We suggest that changes in milk intake and drinking speed occur much earlier for the days before respiratory disease diagnosis in calves enrolled in biologically normal feeding plans compared to diarrhea. However, similar to limit-fed milk strategies, the amount of change in behavior that should be used to detect disease is still unknown. Current ongoing research at University of Guelph is working on developing a feeding behavior alert for the automated feeder to accurately detect sick calves in the days leading up to diarrhea.

There is also early evidence that feeding behavior might help find calves requiring a second antibiotic intervention for respiratory disease. Calves who required a second antibiotic treatment for respiratory disease had reduced milk and starter intake, slower drinking speeds, and less unrewarded visits in the 10 days after treatment when compared to treated calves who recovered within 10 days (Cantor et al., 2022), plus these calves decreased their own drinking speed, and starter intakes as early as three days after treatment for disease. Thus, feed intake and unrewarded visits appear to be useful feeding behaviors to monitor in calves enrolled in biologically normal feeding plans, especially regarding respiratory disease.

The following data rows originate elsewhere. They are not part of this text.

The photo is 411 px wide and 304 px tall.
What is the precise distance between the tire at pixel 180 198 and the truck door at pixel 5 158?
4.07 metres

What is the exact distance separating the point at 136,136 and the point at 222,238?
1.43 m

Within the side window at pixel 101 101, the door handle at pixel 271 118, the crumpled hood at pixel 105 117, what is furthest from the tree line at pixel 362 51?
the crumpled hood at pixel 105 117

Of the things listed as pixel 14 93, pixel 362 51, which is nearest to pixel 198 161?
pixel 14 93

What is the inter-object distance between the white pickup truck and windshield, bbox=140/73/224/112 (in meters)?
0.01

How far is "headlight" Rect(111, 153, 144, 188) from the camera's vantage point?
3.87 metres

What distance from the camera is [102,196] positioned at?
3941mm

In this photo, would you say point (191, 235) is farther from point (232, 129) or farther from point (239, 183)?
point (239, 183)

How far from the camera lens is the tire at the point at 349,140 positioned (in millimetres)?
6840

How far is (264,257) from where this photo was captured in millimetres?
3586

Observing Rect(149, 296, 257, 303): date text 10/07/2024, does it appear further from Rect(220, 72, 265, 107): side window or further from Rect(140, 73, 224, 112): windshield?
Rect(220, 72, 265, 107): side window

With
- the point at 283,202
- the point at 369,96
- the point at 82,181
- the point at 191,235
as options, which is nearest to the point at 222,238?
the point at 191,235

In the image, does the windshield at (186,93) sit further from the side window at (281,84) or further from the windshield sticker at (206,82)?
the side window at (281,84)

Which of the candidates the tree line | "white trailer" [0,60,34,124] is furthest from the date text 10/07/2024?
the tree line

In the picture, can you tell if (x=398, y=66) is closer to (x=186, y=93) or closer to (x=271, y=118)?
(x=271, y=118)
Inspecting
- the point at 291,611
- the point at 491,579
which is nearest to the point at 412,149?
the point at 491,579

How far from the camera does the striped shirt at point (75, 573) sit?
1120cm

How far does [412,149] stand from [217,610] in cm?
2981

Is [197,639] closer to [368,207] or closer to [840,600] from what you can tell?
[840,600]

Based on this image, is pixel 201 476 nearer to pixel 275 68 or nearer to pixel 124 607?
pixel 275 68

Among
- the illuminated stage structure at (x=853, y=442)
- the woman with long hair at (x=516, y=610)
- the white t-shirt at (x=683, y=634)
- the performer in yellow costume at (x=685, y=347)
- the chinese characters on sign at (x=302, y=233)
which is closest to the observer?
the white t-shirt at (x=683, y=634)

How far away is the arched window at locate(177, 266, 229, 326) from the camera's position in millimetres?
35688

How should we use the autofeeder data?

So, what does this mean for producers today? Which behaviors are useful is dependent on the disease of interest, and how much milk is offered to the calves. The app and automated feeder alerts should be used as a screening tool. We suggest that these alerts cannot replace visually inspecting calves, but that monitoring individual calves for changes in several behaviors collectively may flag a calf who might get sick.

It appears that milk intake and drinking speed are the most robust behaviors, but if a limited feeding plan is used changes in these behaviors are better indicators of diarrhea than respiratory disease. The opposite is true for biologically normal feeding plans, where calves changed their milk intake and drinking speed several days before respiratory disease. Automated milk feeders are an excellent tool for top-notch producers to monitor calf behavior, but no technology can replace regular health monitoring and calf management.